**TASK PROMPT**: Search each line below for the word "moose" and list those that contain it.

**DATASET EXCERPTS**:
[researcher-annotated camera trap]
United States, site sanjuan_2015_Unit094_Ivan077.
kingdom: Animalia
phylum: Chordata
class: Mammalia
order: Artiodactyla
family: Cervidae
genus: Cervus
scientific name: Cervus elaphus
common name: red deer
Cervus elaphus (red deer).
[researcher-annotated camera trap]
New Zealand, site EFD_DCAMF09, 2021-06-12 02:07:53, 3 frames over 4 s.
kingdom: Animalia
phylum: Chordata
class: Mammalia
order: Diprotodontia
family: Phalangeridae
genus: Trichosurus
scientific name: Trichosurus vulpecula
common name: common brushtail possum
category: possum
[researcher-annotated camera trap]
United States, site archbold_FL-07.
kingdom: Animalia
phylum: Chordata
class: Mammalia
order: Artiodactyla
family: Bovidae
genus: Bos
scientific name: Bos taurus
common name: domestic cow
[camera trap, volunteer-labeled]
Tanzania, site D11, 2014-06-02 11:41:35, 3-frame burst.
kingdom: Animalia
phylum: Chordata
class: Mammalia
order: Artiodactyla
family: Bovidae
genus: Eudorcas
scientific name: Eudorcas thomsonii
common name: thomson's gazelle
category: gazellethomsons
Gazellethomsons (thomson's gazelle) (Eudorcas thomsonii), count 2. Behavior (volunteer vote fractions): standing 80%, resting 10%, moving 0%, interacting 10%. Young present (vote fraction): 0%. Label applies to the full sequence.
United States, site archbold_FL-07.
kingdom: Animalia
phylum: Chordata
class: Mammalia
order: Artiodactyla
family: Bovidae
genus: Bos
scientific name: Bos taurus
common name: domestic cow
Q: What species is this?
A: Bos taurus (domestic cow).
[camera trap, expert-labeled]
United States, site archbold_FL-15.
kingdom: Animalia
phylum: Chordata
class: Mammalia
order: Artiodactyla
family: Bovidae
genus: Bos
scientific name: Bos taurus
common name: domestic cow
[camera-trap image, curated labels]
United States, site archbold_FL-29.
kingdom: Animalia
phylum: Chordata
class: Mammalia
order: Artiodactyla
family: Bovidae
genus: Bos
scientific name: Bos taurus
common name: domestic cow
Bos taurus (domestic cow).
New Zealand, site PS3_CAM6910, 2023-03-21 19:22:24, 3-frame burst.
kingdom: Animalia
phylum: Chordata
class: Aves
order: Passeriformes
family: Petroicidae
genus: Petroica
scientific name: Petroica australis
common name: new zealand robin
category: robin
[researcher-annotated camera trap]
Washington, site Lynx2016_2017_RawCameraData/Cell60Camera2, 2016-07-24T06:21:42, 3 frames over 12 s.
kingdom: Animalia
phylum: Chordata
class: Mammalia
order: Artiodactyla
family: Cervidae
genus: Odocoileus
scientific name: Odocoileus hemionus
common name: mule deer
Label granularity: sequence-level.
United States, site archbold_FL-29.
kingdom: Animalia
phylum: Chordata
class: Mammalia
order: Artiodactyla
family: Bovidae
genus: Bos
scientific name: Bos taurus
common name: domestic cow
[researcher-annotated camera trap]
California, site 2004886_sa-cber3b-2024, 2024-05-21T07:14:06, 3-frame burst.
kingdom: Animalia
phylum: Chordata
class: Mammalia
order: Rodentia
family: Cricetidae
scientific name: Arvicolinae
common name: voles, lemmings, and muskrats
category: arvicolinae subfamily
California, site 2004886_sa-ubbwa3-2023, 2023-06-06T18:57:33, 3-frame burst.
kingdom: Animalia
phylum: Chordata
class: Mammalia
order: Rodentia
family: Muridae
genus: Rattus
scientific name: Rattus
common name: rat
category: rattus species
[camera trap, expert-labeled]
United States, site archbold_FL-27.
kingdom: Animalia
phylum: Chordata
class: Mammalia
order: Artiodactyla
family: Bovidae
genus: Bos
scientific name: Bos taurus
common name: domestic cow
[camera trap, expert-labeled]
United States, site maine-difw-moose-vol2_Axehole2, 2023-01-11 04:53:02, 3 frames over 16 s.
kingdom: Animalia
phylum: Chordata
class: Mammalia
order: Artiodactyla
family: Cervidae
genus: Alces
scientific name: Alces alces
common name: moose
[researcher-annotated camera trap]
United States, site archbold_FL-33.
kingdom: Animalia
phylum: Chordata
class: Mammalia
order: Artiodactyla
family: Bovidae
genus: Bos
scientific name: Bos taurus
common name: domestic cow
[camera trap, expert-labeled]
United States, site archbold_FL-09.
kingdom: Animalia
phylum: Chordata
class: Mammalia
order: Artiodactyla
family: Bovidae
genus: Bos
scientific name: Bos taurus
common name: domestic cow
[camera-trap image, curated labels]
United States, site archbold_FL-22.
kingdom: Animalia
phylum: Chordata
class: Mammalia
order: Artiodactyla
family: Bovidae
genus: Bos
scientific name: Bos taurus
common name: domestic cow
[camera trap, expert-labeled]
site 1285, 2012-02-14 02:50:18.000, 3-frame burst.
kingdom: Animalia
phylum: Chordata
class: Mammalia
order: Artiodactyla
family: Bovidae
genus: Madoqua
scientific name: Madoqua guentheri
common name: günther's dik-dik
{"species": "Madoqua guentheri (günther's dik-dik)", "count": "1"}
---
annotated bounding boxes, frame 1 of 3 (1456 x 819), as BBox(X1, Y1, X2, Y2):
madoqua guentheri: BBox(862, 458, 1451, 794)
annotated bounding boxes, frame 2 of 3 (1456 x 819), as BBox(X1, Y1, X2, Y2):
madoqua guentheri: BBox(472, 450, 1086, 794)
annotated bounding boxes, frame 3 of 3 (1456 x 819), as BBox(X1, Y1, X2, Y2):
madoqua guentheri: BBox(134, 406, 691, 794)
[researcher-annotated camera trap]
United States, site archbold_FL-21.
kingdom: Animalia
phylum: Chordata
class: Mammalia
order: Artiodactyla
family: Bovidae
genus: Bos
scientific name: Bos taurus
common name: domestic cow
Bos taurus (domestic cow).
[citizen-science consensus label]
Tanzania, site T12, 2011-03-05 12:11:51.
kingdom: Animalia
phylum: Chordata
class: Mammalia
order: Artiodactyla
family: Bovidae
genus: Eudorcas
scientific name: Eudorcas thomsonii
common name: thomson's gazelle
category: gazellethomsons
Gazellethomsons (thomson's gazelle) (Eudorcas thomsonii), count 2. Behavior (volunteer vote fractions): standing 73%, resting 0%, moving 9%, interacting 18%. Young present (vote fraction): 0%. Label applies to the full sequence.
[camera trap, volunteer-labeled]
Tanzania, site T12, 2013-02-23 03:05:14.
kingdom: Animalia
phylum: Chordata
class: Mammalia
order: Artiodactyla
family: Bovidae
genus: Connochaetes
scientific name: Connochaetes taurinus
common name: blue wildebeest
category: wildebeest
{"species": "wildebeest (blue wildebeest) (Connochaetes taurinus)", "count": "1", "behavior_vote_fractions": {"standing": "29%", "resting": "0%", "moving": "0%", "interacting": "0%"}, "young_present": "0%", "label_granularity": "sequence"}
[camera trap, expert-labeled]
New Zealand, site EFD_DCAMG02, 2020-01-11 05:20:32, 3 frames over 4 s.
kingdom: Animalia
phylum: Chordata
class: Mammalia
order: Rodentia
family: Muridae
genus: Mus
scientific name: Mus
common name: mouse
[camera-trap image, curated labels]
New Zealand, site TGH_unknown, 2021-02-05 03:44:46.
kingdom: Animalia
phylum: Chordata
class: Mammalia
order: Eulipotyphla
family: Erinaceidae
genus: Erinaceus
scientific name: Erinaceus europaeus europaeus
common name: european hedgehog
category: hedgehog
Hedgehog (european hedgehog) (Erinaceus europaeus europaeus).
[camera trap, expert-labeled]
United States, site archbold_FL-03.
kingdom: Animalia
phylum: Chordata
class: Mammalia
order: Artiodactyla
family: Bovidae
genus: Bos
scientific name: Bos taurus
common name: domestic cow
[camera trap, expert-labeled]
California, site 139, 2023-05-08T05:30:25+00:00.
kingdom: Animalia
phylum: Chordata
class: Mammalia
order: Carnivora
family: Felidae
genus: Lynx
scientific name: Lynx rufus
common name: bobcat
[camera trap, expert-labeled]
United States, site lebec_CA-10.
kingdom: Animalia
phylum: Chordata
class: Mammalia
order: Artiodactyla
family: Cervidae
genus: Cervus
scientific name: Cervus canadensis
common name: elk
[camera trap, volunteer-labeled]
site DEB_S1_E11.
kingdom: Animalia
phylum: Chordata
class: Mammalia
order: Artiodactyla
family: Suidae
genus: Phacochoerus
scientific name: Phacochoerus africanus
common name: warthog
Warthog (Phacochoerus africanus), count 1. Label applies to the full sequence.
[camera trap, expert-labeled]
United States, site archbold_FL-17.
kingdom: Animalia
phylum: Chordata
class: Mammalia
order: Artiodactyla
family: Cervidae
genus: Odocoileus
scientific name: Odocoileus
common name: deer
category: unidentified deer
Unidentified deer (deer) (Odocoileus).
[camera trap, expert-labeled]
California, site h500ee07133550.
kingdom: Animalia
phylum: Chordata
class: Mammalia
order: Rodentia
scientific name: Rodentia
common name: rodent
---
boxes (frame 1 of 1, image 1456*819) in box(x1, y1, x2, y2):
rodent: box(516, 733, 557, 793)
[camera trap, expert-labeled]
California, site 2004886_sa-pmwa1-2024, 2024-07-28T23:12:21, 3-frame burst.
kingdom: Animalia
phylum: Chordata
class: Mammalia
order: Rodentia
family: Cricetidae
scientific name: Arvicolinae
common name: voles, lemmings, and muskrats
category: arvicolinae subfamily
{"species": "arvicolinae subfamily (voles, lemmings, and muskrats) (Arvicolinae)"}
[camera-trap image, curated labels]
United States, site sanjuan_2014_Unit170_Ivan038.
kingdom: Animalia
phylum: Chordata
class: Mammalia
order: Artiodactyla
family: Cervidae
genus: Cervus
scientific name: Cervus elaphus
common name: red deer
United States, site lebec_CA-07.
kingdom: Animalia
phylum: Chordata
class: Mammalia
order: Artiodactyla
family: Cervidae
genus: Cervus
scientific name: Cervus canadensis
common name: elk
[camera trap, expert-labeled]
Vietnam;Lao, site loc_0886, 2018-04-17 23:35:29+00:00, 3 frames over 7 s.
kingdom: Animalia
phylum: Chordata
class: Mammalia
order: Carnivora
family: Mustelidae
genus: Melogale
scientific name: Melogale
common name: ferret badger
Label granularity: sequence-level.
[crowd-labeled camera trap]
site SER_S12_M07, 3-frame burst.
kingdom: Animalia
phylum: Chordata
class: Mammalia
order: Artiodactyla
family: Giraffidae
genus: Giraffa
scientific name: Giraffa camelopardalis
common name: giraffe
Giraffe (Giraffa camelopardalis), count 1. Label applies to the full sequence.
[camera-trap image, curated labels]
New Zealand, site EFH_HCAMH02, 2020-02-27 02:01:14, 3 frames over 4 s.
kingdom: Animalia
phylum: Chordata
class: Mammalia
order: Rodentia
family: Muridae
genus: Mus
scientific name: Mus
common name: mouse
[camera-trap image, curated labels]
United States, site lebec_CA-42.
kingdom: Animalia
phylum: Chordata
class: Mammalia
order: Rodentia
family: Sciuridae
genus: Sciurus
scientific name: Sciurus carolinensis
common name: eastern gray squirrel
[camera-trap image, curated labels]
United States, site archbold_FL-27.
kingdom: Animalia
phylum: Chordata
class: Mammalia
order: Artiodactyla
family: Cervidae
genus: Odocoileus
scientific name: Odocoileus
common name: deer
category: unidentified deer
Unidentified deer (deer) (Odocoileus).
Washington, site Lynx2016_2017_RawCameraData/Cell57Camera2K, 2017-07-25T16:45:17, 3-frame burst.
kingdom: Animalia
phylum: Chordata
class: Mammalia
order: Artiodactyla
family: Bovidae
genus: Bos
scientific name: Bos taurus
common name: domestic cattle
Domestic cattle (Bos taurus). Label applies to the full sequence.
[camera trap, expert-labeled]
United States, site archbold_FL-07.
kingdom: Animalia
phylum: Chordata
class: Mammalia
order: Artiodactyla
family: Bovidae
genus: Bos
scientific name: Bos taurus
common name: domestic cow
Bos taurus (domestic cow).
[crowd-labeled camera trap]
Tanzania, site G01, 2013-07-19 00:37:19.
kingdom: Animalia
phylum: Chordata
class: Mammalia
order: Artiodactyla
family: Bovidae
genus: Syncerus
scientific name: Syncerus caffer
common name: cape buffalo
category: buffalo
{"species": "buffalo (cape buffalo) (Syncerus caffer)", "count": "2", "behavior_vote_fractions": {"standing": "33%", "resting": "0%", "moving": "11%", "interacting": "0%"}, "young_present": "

**ANSWER TO THE EXERCISE**:
United States, site maine-difw-moose-vol2_Axehole2, 2023-01-11 04:53:02, 3 frames over 16 s.
common name: moose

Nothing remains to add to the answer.